[Start of Attachment]

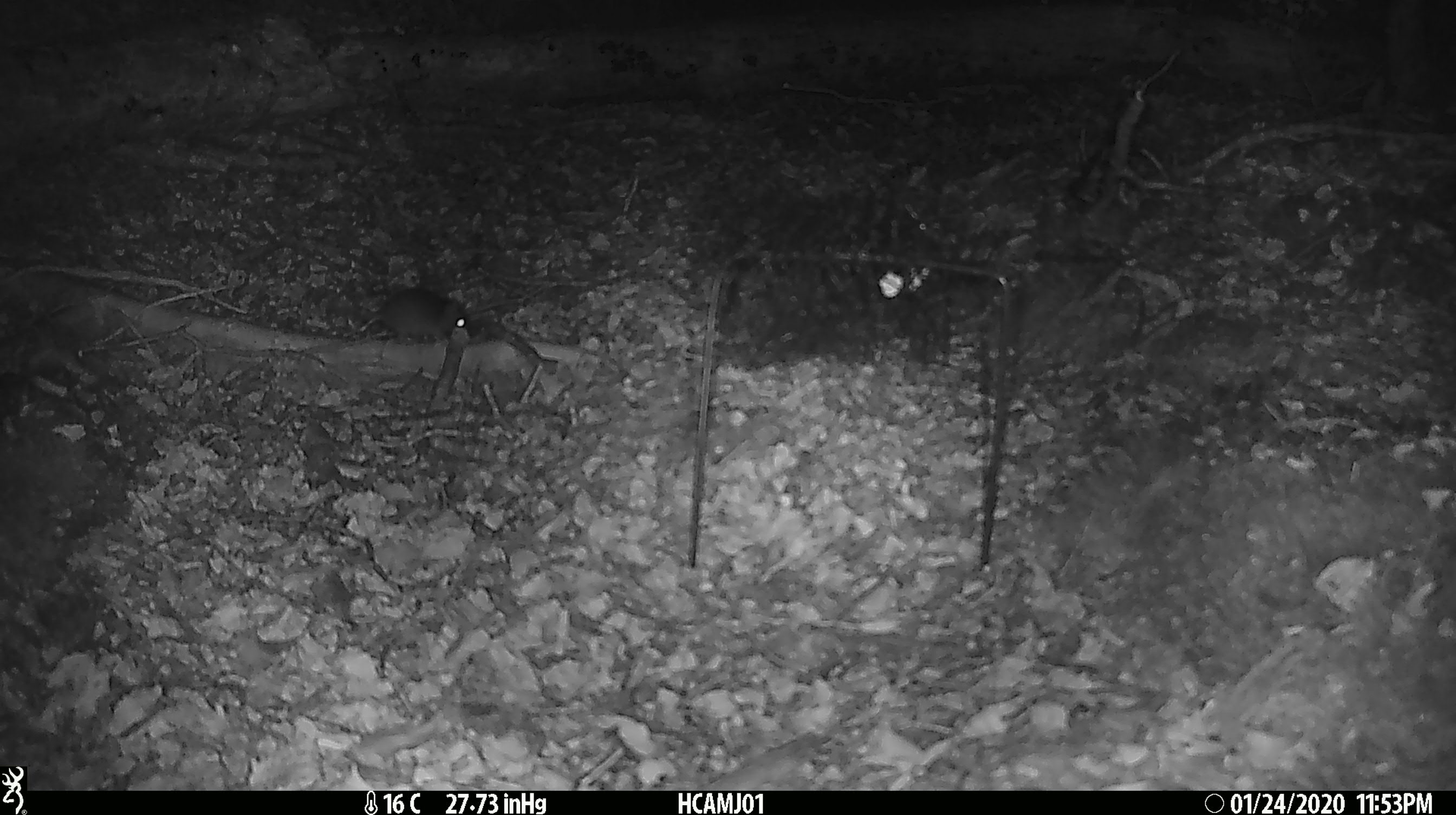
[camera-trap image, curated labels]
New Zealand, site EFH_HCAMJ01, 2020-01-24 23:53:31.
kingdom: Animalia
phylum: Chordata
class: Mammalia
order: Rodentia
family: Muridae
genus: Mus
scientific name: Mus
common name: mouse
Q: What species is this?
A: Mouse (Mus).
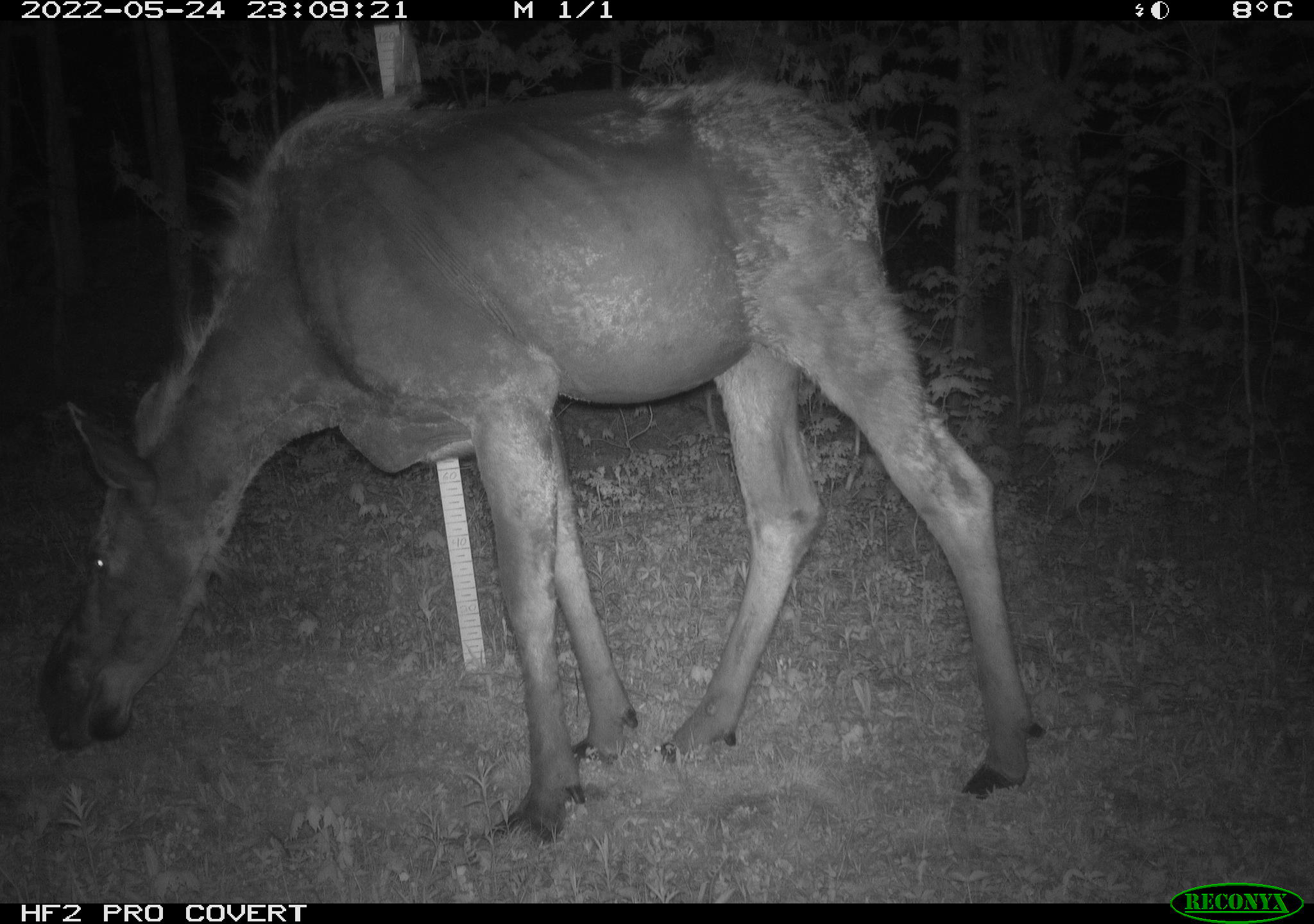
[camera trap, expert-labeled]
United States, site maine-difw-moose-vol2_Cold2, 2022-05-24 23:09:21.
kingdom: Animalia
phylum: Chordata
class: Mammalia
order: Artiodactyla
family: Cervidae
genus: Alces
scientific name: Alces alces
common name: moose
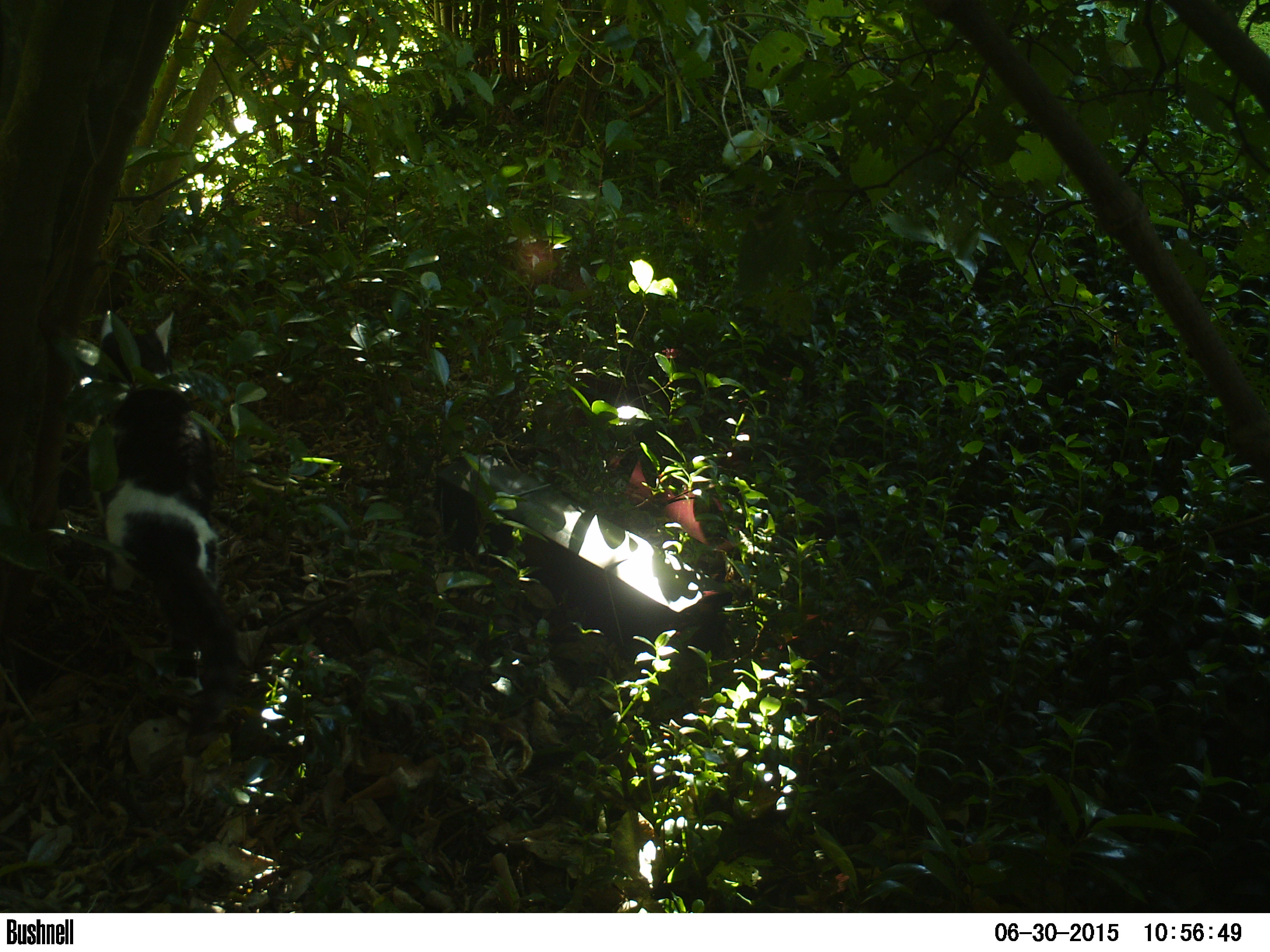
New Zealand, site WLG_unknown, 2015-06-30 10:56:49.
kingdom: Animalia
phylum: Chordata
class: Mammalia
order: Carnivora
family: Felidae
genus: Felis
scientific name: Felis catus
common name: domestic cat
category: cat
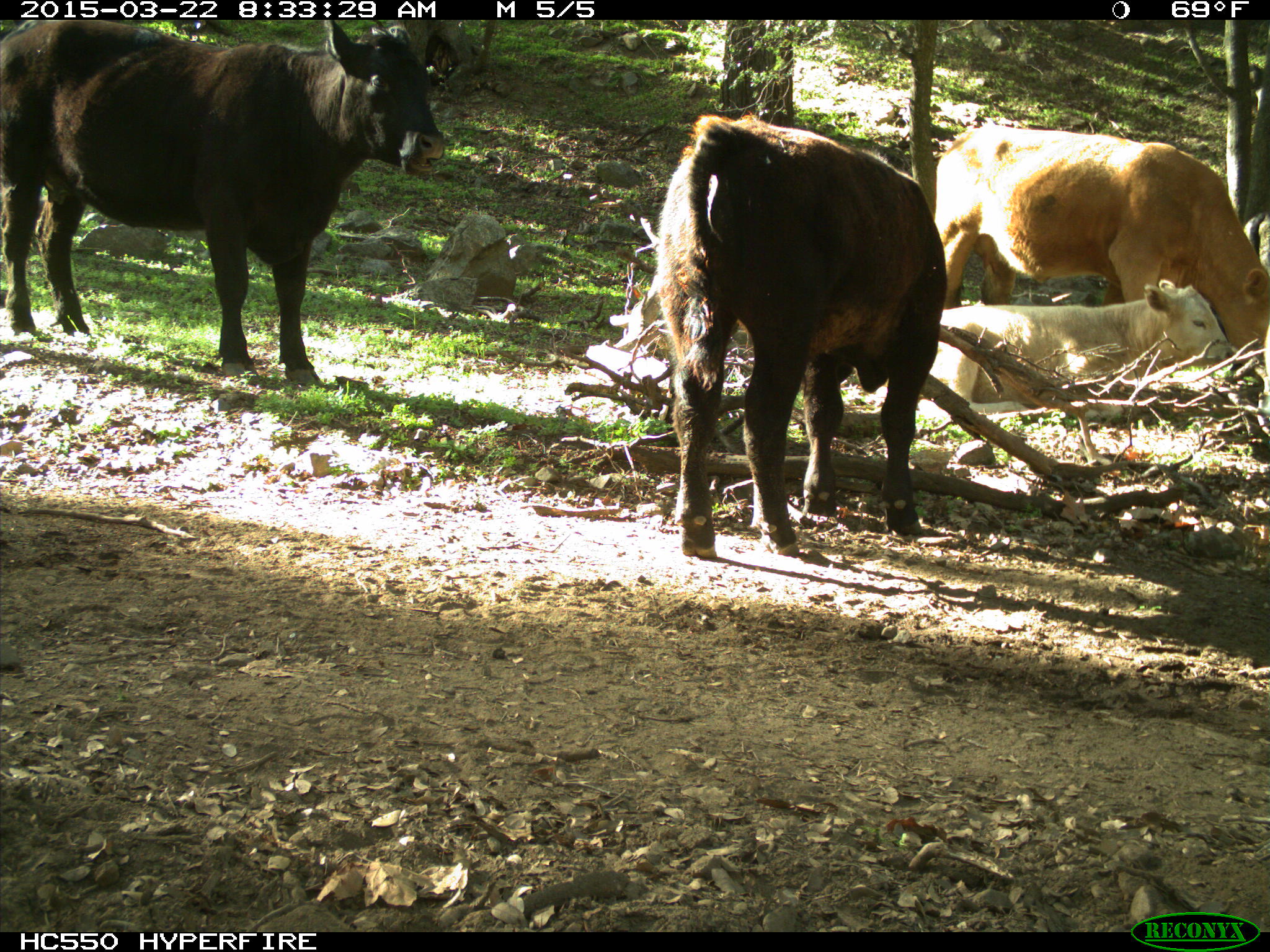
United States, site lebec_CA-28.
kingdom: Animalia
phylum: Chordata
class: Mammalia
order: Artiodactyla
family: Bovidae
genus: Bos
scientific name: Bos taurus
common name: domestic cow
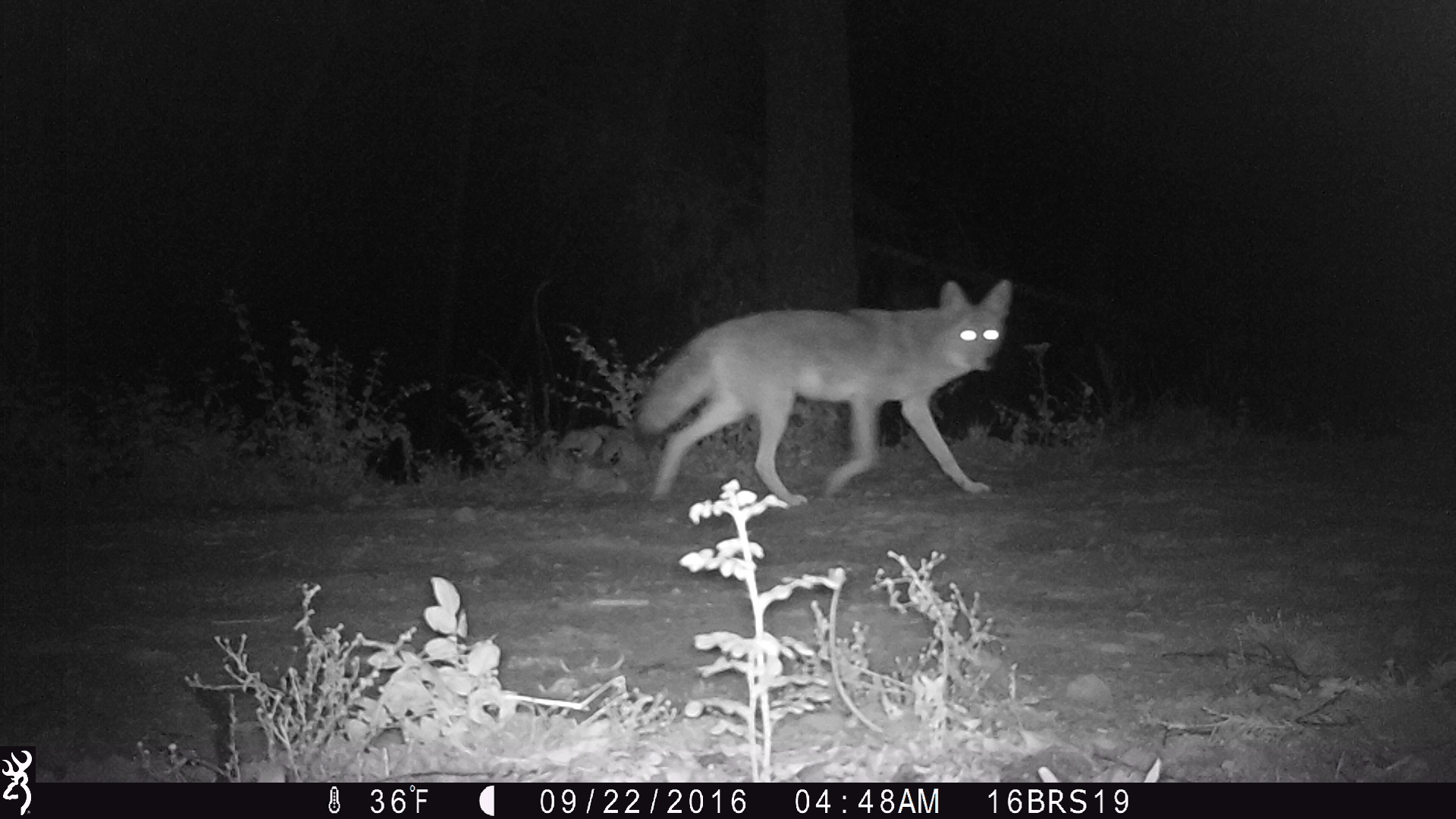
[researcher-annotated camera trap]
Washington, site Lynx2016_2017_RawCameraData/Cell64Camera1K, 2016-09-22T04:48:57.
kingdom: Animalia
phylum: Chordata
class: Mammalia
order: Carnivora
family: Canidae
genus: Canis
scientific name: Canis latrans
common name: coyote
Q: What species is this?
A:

[End of Attachment]

* Exercise goal *
Restate the records above in full, word for word. Keep pictures out.

* Result below *
[camera-trap image, curated labels]
New Zealand, site EFH_HCAMJ01, 2020-01-24 23:53:31.
kingdom: Animalia
phylum: Chordata
class: Mammalia
order: Rodentia
family: Muridae
genus: Mus
scientific name: Mus
common name: mouse
Q: What species is this?
A: Mouse (Mus).
[camera trap, expert-labeled]
United States, site maine-difw-moose-vol2_Cold2, 2022-05-24 23:09:21.
kingdom: Animalia
phylum: Chordata
class: Mammalia
order: Artiodactyla
family: Cervidae
genus: Alces
scientific name: Alces alces
common name: moose
New Zealand, site WLG_unknown, 2015-06-30 10:56:49.
kingdom: Animalia
phylum: Chordata
class: Mammalia
order: Carnivora
family: Felidae
genus: Felis
scientific name: Felis catus
common name: domestic cat
category: cat
United States, site lebec_CA-28.
kingdom: Animalia
phylum: Chordata
class: Mammalia
order: Artiodactyla
family: Bovidae
genus: Bos
scientific name: Bos taurus
common name: domestic cow
[researcher-annotated camera trap]
Washington, site Lynx2016_2017_RawCameraData/Cell64Camera1K, 2016-09-22T04:48:57.
kingdom: Animalia
phylum: Chordata
class: Mammalia
order: Carnivora
family: Canidae
genus: Canis
scientific name: Canis latrans
common name: coyote
Q: What species is this?
A:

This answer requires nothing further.